By thus making itself demonstrably part of the solution to the problem of non-proliferation, Pakistan would make it much easier for the international community to assist this country in dealing with its most pressing problems, particularly in the area of international finance and economic reform. It would also be far easier for the United States to cooperate with Pakistan in strengthening its conventional defense capabilities.

It is with this logic in mind that General Ralston and I have conducted our side of the dialogue. We do so in a spirit of total respect for Pakistan's sovereignty. We take it as given that the only appropriate and workable solution to the nuclear issue is one that Pakistan's leaders, Pakistan's parliament, and Pakistan's people clearly see as in their own best long-term interests.

It is in that same spirit of mutual respect and common interest that we view the situation next door in Afghanistan. Events in that troubled land gave the U.S. and Pakistan an opportunity to work together not just in prosecuting the Cold War, but also in accelerating its end. In fact, it could be said that our strategic joint venture on the far side of the Khyber Pass was, in a sense, the last battle of the Cold War.
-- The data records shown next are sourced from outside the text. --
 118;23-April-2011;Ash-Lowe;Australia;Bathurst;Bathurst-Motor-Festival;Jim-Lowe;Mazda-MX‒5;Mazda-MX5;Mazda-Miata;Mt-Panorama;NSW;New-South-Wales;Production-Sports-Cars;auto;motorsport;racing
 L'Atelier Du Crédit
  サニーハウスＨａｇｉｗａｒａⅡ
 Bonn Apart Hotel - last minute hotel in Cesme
Sadly, today Afghanistan is the locus of one of the first, most severe, and most ominous battles of the post-Cold War World: the battle against the forces of terrorism, extremism, and intolerance. I hope -- all Americans hope -- that the U.S. and Pakistan are as much on the same side in that new struggle as we were in the old one.

Before going to your questions and comments, there is one more point I should touch upon. So far, I have concentrated on the four non-proliferation goals that the U.S. is pursuing with Pakistan. There is a fifth issue as well, one that also involves your security and that of the region. This is the question of the relationship between Pakistan and India.
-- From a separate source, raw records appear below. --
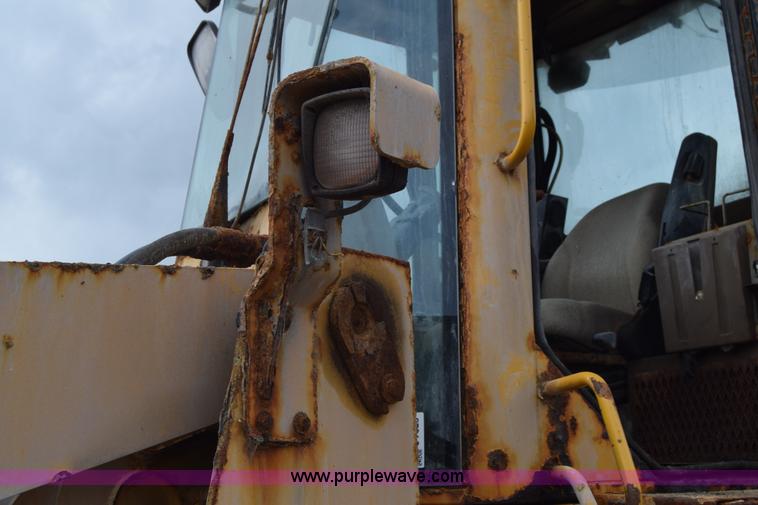image for item J7823 John Deere 644H wheel loader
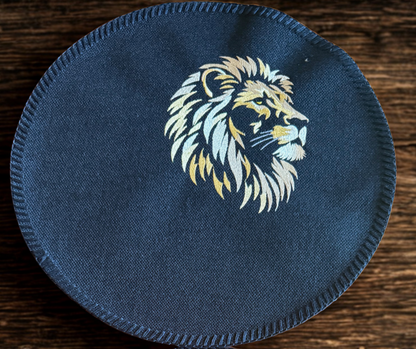 SA WILDLIFE Placemats round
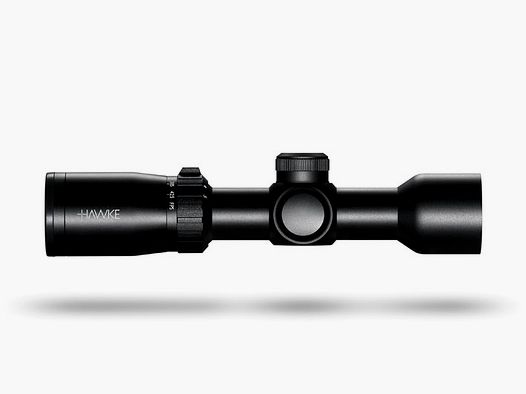 Hawke XB1 1.5-5×32 SR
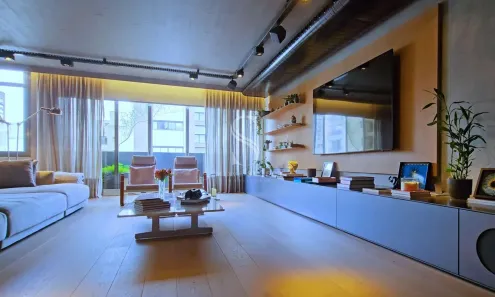Apartamento com 2 Quartos à venda, 449m² no Jardim Paulista, São Paulo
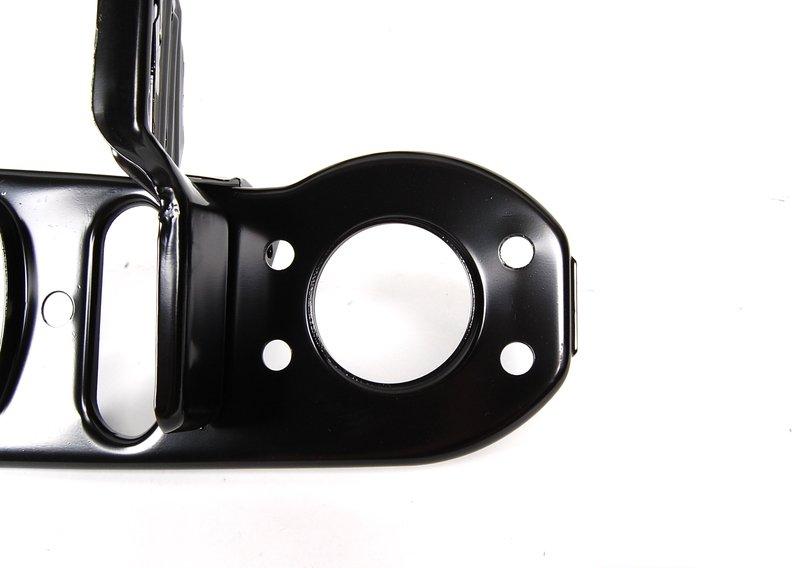 Щит передка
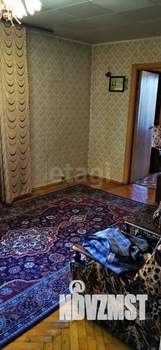 3-к квартира, вторичка, 64м2, 6/12 этаж
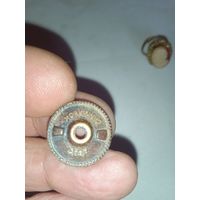 Гайка,закрутка к знаку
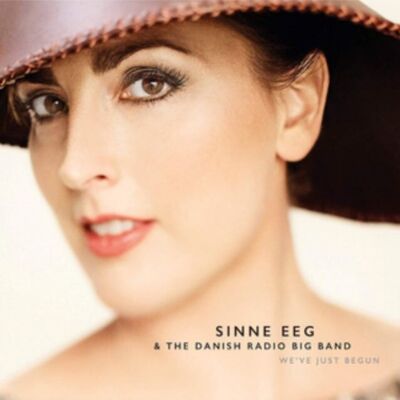 Sinne Eeg LP - Abbiamo appena iniziato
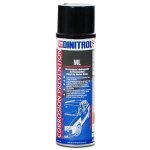 Dinitrol ML - Ochrana dutin hnědý 500 ml – Zboží Mobilmania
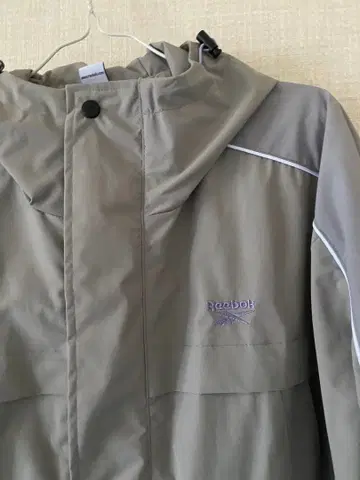 리복 별주 하이쇼곰 마운틴 후드티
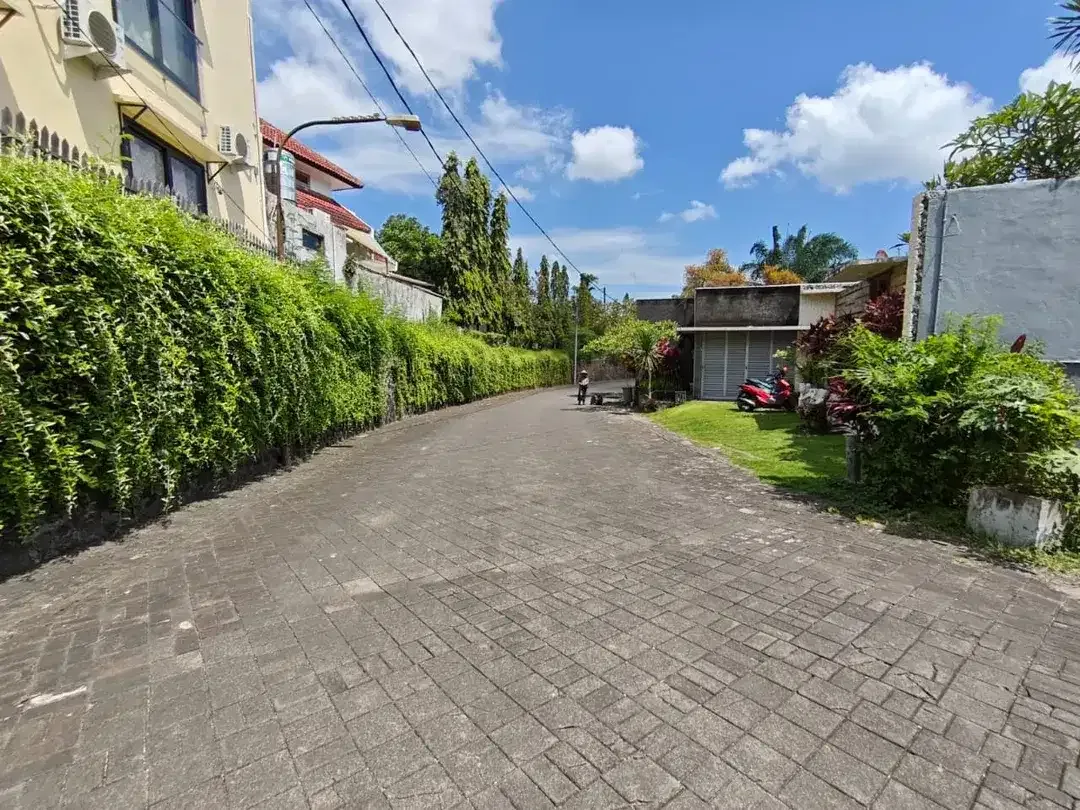 DI JUAL TANAH KAVLING DEKAT CANGGU BADUNG BALI - Image 5 of 6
The United States supports and encourages the efforts of both countries to resolve the disputes that divide them, including the question of Jammu and Kashmir. We have listened carefully to what you have said on this subject, we understand the centrality of this issue to you, and we will do everything we can to help. I assure you that I pressed this point during my visit to Delhi over the weekend.

As it happened, I was there at a rather dramatic moment in Pakistani-Indian relations. I should immediately confess that despite having lived 3 years in the United Kingdom, I never figured out the game of cricket. As a baseball fan, I'm mystified at how a team can be 27 runs ahead and still lose. Anyway, congratulations to Pakistan on the athletic outcome -- and congratulations to your Indian hosts for having put on an impressive display of good-sportsmanship.

We have seen some other positive steps in recent months. When I saw him yesterday, Prime Minister Vajpayee expressed satisfaction and cautious optimism regarding his talks with Prime Minister Sharif. Foreign Secretary Ragunath made similar comments with respect to the process he has been conducting with my friend Shamshad. And the Lahore-Delhi bus route is clearly of more than just symbolic value.

Ambassador Khan, I promised to be brief. I have put these thoughts forward as much as anything to stimulate discussion. Just one concluding thought, if I might: From the beginning of the current process, eight rounds and 8 months ago, the U.S. position in the dialogue with Pakistan has reflected an earnest effort to understand and to the extent possible to take account of Pakistan's concerns, aspirations, and perspectives.

In short, my colleagues and I came here to Islamabad -- and, more specifically, to the Institute for Strategic Studies -- as much to listen as to talk, as much to be advised as to express our own hopes and concerns. So it is in that spirit, Ambassador Khan, that I turn the proceedings back over to you for what I'm sure will be a lively discussion. And I trust we'll talk about the "merely important" as well as the urgent matters that concern us all.